On May 10, Hong Kong financial stocks led the market, with the Hang Seng Financial Index, the Hong Kong Stock Exchange and China Pacific Insurance (H) recording 3.Custombingo.6%, 7.6%, 8.1% increase. The market expects that the dividend tax relief policy for Hong Kong Stock Connect is expected to hit the ground and become a hot spot in the market.

On the occasion of the 10th anniversary of interconnection, the market generally expects Hong Kong stocks to welcome a policy dividend period. In July 2023, the policy deployment of active capital markets highlighted Hong Kong's status as a financial center. In October 2024, a task force on promoting liquidity was set up in Hong Kong. In the same month, the SFC launched five projects of cooperation with Hong Kong to promote the coordinated development of the capital markets of the two places.

The chairman of the Hong Kong Securities Regulatory Commission proposed to optimize the dividend tax on Hong Kong Stock Connect and lower the entry threshold for investors. The move is aimed at protecting the interests of investors and invigorating the capital market. The landing of the loose policy is expected to directly benefit the core hubs of capital markets such as the Hong Kong Stock Exchange, while high dividend assets of Hong Kong stocks will also be positively affected by dividend tax relief.

Potential policies such as firm policies to consolidate Hong Kong's position as an international financial centre and reduction of dividend tax on Hong Kong shares have attracted market attention. At present, the dividend tax rate of Hong Kong Stock Connect individuals and securities investment funds is higher than that of mainland and foreign investors. The optimization of dividend tax relief policy is expected to improve the dividend return of southbound funds and enhance the activity of interconnection.

The total dividend of Hong Kong Stock Connect reached HK $1.7 trillion, and investors earned about HK $150 billion. The 20 per cent dividend yield corresponds to a dividend tax of about 30 billion, and a 10 per cent reduction in dividend tax is expected to exempt individuals and fund investors from tax by about 15 billion, with little impact on fiscal revenue for the year.
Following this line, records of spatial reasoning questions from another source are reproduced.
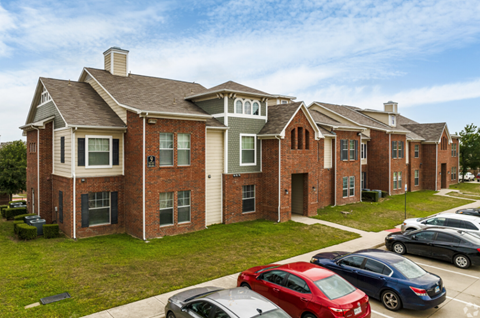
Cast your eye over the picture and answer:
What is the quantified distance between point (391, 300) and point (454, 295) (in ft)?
9.74

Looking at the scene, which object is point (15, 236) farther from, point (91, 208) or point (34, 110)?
point (34, 110)

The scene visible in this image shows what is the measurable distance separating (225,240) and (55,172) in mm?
11491

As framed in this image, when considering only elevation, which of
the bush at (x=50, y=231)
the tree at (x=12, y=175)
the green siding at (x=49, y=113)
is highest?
the green siding at (x=49, y=113)

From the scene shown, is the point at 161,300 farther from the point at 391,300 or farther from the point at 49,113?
the point at 49,113

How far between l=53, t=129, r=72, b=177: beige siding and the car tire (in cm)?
1915

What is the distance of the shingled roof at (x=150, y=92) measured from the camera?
18.5m

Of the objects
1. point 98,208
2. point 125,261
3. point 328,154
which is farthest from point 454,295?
point 328,154

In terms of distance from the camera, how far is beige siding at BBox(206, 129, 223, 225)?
2041 cm

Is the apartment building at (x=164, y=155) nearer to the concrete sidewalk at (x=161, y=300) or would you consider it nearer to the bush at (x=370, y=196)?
the bush at (x=370, y=196)

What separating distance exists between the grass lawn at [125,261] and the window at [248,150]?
14.8ft

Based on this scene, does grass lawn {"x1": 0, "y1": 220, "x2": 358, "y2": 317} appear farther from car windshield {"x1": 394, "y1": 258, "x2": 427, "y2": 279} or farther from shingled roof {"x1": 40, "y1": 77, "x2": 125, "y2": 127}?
shingled roof {"x1": 40, "y1": 77, "x2": 125, "y2": 127}

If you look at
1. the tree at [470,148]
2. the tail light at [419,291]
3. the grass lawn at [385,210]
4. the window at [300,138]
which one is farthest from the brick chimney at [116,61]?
the tree at [470,148]

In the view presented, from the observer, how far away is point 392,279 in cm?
980

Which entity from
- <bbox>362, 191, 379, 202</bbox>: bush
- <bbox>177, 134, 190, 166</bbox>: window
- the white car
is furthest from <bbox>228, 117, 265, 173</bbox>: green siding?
<bbox>362, 191, 379, 202</bbox>: bush
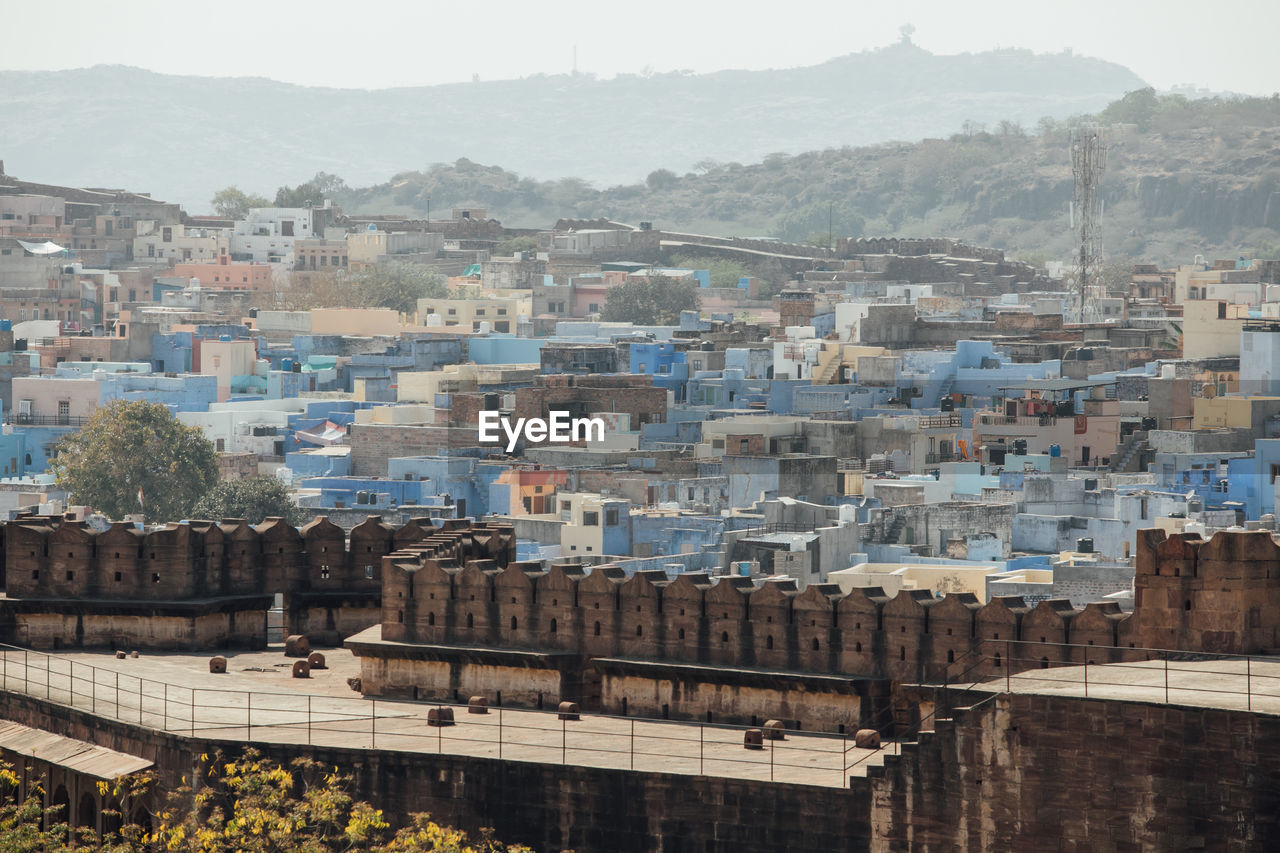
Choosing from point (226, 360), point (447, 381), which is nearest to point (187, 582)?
point (447, 381)

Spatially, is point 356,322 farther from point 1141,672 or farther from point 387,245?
point 1141,672

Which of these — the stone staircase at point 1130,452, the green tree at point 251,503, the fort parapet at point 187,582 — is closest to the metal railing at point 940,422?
the stone staircase at point 1130,452

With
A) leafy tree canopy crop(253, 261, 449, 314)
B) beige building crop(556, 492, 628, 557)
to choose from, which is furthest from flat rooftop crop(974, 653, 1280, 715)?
leafy tree canopy crop(253, 261, 449, 314)

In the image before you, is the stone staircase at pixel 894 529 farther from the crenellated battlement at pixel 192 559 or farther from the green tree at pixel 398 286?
the green tree at pixel 398 286

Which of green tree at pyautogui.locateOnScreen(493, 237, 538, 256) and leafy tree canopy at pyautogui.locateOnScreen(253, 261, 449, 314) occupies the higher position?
green tree at pyautogui.locateOnScreen(493, 237, 538, 256)

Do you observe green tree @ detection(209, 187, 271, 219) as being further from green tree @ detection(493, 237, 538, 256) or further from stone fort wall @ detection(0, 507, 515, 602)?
stone fort wall @ detection(0, 507, 515, 602)
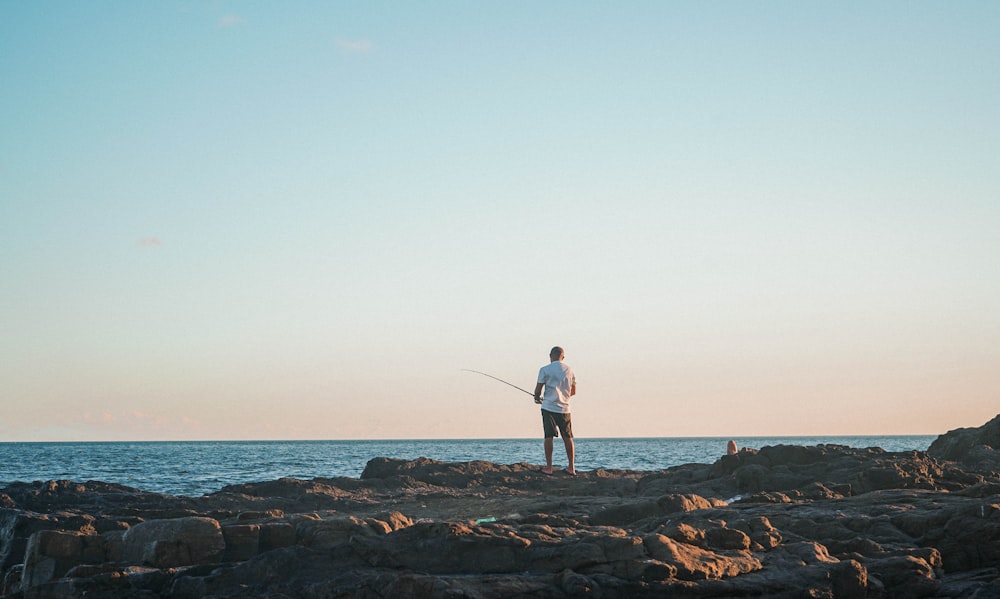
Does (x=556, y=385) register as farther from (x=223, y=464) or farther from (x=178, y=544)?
→ (x=223, y=464)

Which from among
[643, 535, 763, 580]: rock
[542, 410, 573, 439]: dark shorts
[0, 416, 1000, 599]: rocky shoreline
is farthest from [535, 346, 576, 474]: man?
[643, 535, 763, 580]: rock

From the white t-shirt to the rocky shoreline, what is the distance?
3.30 meters

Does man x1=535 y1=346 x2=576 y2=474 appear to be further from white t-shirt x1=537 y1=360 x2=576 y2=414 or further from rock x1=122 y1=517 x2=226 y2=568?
rock x1=122 y1=517 x2=226 y2=568

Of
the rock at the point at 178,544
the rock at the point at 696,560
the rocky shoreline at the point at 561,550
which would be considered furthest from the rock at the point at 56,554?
the rock at the point at 696,560

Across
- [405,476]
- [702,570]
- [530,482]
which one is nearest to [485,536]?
[702,570]

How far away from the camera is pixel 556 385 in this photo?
13695mm

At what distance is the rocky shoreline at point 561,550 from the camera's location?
19.3 feet

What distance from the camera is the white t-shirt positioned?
13695 mm

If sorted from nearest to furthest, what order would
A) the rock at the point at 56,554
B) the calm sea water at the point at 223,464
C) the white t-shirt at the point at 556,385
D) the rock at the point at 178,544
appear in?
the rock at the point at 178,544
the rock at the point at 56,554
the white t-shirt at the point at 556,385
the calm sea water at the point at 223,464

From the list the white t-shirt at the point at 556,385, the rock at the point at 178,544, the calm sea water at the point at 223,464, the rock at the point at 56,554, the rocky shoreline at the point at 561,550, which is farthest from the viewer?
the calm sea water at the point at 223,464

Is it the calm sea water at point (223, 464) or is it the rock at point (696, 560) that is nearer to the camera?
the rock at point (696, 560)

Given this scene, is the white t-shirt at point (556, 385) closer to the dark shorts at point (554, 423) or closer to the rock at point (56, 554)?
the dark shorts at point (554, 423)

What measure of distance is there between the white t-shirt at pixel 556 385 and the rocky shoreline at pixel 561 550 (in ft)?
10.8

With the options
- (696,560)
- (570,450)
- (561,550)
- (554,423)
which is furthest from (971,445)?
(561,550)
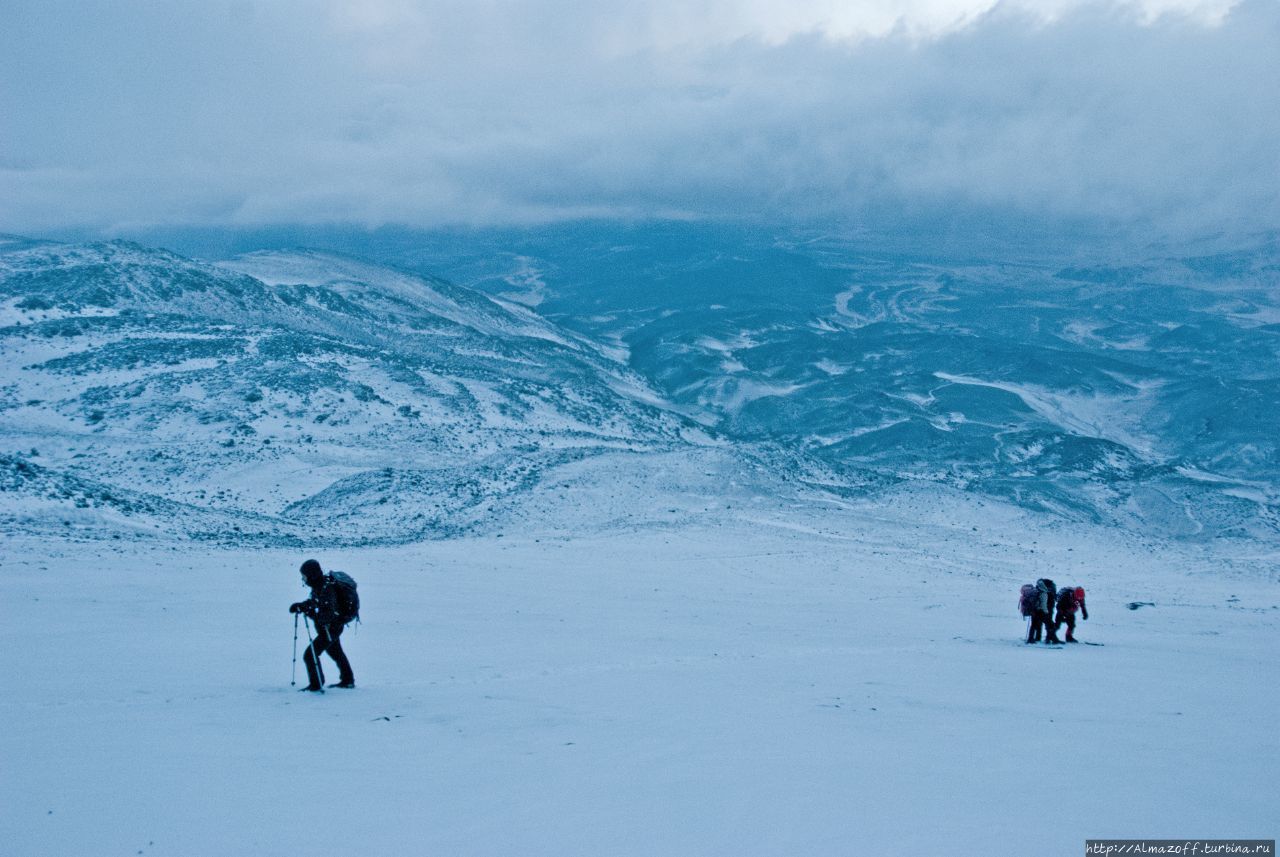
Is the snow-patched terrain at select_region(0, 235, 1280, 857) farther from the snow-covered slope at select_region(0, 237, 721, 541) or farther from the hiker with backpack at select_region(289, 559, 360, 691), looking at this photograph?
the hiker with backpack at select_region(289, 559, 360, 691)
Dividend tax relief has a limited contribution to direct profits, but it is expected to improve the medium-and long-term investment returns of Hong Kong stocks. Southward expansion of incremental funds is expected to boost overall trading sentiment in Hong Kong stocks. As the core hub of the capital market, the HKEx has benefited even more.

The fundamentals of Hong Kong stocks continue to repair, the policy area is extremely good, and the valuation of HKEx is highly related to market activity. Hong Kong PE (TTM) is currently valued at 31. 8 times, at about 17 per cent in the last five years and is still at an all-time low. Paying attention to the β opportunities of dividend α catalysis and fundamental repair of Hong Kong stock policy, high dividend assets of Hong Kong stocks are expected to directly benefit from dividend tax relief.

Risk hint: macroeconomic instability may affect trading activity and company listingCustombingoThe Federal Reserve's monetary policy is uncertain; the policy catalysis may be lower than expected; and the landing of corporate strategy may not be as expected.